Assignment: Quote the text of every item below word for word, without including the pictures.
*** Begin section ***
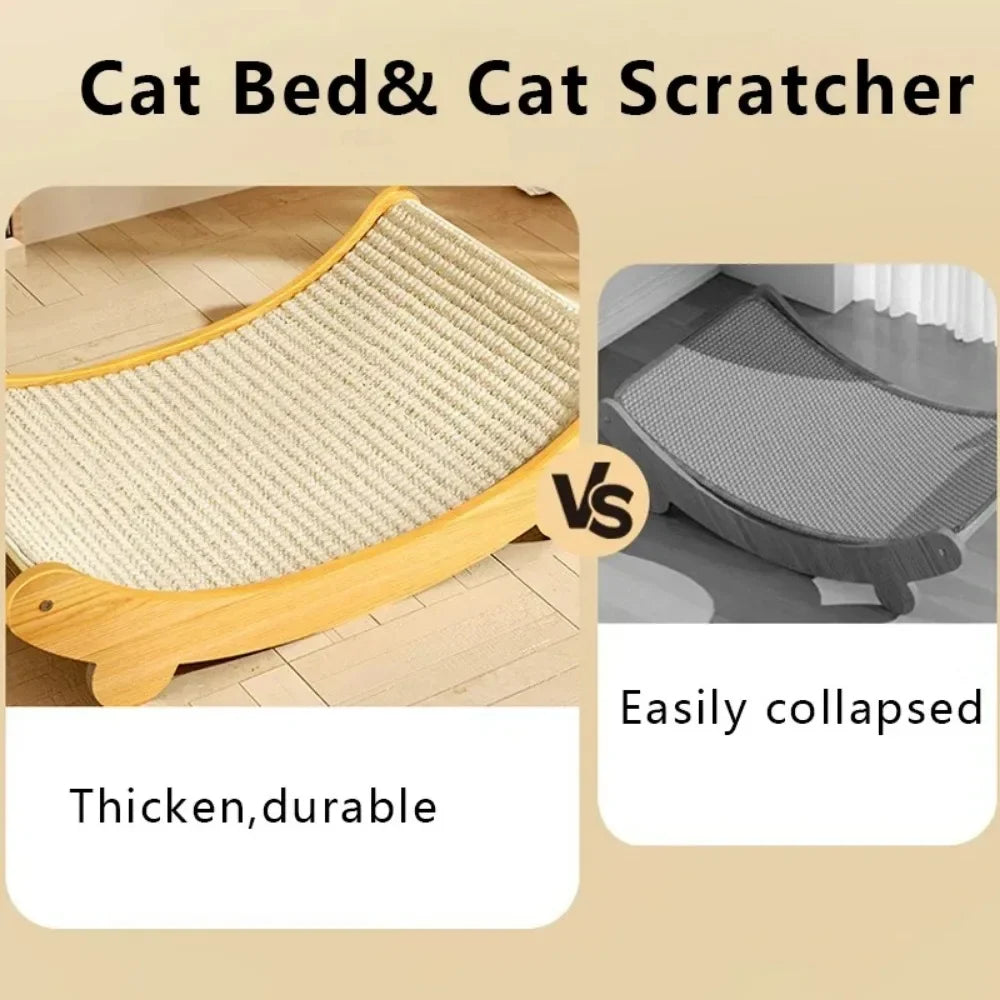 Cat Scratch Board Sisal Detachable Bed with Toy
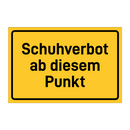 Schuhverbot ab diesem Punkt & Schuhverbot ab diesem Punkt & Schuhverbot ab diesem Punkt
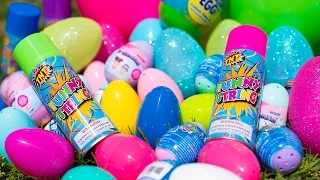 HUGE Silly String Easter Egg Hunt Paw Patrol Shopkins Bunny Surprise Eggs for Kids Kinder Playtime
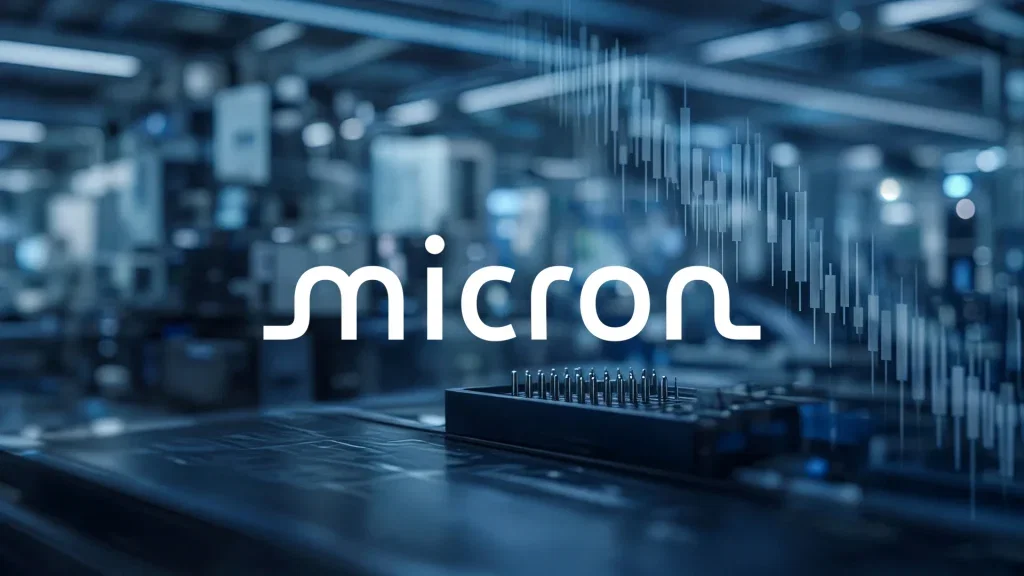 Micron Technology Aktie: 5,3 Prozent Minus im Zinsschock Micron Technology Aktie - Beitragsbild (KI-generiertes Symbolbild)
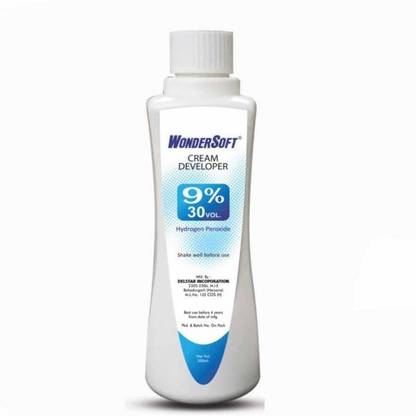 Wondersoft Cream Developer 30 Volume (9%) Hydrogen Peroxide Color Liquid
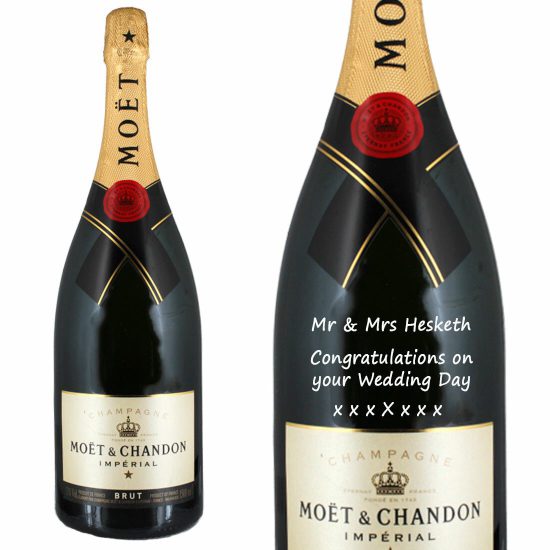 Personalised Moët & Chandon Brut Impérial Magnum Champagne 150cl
*** End section ***
Written response:
 Cat Scratch Board Sisal Detachable Bed with Toy
 Schuhverbot ab diesem Punkt & Schuhverbot ab diesem Punkt & Schuhverbot ab diesem Punkt
 HUGE Silly String Easter Egg Hunt Paw Patrol Shopkins Bunny Surprise Eggs for Kids Kinder Playtime
 Micron Technology Aktie: 5,3 Prozent Minus im Zinsschock Micron Technology Aktie - Beitragsbild (KI-generiertes Symbolbild)
 Wondersoft Cream Developer 30 Volume (9%) Hydrogen Peroxide Color Liquid
 Personalised Moët & Chandon Brut Impérial Magnum Champagne 150cl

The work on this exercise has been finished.